For me, writing this was like walking back through the years of my career, beginning from when there was even no career but just the dream to become a writer someday, to my schools when I was formally introduced to the craft, through many changes along the way, a good number of which I didn’t even see coming.

You don’t have to wear my shoes or tread my path. But this book is a good guide for common obstacles many literary content providers face in the new world as they try to find their own way.

I set out to do an online course largely on journalistic writing for value, not to write a book, but ended up with a resource that will benefit a much larger variety of audiences than I had envisaged.

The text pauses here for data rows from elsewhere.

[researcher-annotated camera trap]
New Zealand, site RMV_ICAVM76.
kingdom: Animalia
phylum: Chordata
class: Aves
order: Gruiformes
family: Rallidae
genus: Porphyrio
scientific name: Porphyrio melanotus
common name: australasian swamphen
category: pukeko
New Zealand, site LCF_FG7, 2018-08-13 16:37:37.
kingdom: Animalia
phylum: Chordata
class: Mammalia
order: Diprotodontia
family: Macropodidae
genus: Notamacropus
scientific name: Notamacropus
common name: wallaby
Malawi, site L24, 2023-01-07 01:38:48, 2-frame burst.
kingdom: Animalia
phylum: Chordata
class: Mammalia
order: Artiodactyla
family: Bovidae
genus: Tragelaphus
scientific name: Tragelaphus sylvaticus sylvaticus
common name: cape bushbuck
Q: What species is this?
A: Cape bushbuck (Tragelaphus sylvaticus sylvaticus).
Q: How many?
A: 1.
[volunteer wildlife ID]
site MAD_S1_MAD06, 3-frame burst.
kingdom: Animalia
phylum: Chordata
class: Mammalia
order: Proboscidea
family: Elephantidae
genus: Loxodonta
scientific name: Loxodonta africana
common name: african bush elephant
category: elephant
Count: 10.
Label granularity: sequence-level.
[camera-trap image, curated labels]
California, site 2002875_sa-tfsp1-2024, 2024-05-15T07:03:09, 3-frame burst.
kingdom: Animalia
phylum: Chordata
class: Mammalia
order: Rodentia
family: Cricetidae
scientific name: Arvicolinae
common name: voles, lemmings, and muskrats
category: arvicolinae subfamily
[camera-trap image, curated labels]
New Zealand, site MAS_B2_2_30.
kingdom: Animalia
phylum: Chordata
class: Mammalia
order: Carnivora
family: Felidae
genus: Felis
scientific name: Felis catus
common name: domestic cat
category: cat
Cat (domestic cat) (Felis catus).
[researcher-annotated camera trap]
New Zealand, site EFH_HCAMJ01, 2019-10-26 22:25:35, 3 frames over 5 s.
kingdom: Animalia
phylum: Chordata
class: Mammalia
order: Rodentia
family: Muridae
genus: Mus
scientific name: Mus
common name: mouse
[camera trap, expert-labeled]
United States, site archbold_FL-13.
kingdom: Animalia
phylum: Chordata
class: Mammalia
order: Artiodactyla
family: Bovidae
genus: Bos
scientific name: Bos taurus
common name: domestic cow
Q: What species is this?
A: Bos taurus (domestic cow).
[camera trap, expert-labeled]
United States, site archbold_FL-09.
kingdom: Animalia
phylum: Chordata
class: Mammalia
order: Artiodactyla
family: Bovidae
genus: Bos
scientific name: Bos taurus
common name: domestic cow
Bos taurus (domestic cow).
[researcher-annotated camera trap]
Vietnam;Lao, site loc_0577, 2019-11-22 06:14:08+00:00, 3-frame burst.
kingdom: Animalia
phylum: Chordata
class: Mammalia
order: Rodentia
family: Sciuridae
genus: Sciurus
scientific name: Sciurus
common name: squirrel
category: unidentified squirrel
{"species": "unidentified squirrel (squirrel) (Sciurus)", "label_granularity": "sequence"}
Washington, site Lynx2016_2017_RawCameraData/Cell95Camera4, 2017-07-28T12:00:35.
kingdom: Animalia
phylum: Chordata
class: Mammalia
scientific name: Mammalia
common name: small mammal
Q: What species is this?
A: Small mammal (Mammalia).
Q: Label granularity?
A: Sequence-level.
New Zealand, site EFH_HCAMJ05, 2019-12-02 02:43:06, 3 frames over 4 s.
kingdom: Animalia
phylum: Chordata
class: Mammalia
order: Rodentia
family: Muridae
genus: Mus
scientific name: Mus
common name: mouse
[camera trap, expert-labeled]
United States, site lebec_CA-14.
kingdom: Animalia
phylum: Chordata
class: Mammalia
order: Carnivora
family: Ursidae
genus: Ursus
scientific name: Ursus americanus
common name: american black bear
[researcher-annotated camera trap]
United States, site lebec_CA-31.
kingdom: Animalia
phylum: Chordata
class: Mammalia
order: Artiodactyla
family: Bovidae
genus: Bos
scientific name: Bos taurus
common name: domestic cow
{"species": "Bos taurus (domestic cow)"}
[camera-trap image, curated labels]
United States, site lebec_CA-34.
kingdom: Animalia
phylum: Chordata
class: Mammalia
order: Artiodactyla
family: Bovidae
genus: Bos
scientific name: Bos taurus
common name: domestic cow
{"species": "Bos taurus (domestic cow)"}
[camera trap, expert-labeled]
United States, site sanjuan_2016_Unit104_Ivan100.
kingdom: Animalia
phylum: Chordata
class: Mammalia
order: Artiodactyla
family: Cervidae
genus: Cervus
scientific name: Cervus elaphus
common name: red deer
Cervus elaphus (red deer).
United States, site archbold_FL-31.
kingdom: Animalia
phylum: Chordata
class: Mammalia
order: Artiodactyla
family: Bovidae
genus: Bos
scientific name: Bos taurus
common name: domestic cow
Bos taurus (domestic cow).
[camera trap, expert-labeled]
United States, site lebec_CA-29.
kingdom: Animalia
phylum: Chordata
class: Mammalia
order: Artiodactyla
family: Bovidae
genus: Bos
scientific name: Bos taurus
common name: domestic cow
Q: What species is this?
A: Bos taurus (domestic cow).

Uncle Sam listened patiently. When I finished, he asked one question, with a worried look: “How will you get this book out, and get people to read it?”

No easy answer. Research increasingly suggests declining interest in reading, especially among younger populations. I replied that I did what I could to make the book simple, anecdotal and relatable.

“I’m hoping,” I told Uncle Sam, “that young people would see something of themselves in my stories and the stories of others across a generational spectrum and from it, chart their own course.”

He didn’t seem fully persuaded, but he was in earnest for me – for us – to find a way.

How can one claim to be a journalist, for example, without reading Peter Enahoro’s You’ve Gotta Cry to Laugh, Babatunde Jose’s Walking a Tightrope or Alade Odunewu’s Allah De? Or even the more recent Battlelines: Adventures in Journalism and Politics by Olusegun Osoba, to mention a few?

What is in a book is the thing that might just change your life; but you’ll have to read it to find it. On that, deities whether in journalism, carpentry, medicine or the good old craft of fortune-telling, might agree.